**Aim of the task:**
Write out the whole listing below exactly, skipping each picture.

**Available data:**
=====
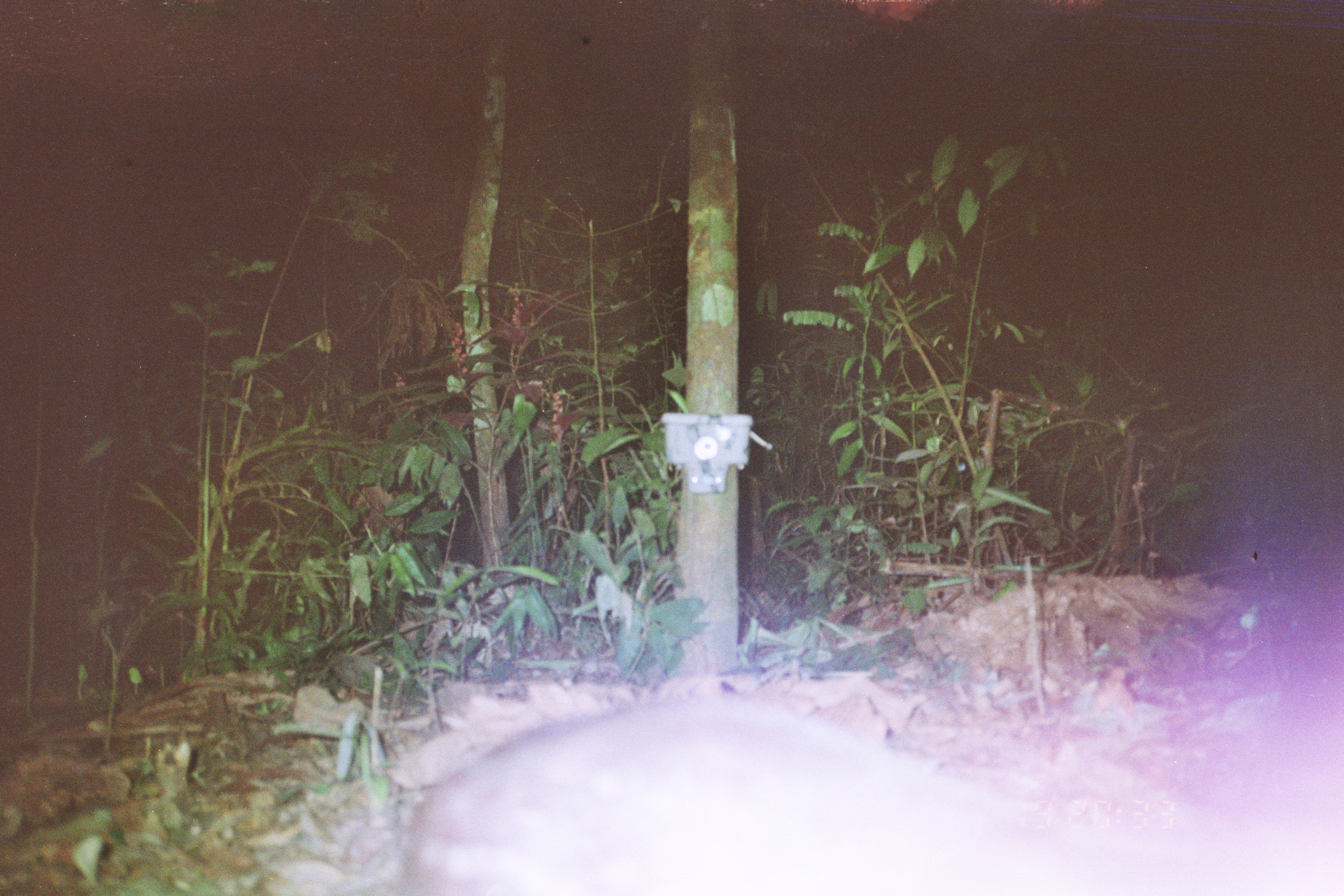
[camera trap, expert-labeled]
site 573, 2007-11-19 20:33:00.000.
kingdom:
=====
**Answer:**
[camera trap, expert-labeled]
site 573, 2007-11-19 20:33:00.000.
kingdom:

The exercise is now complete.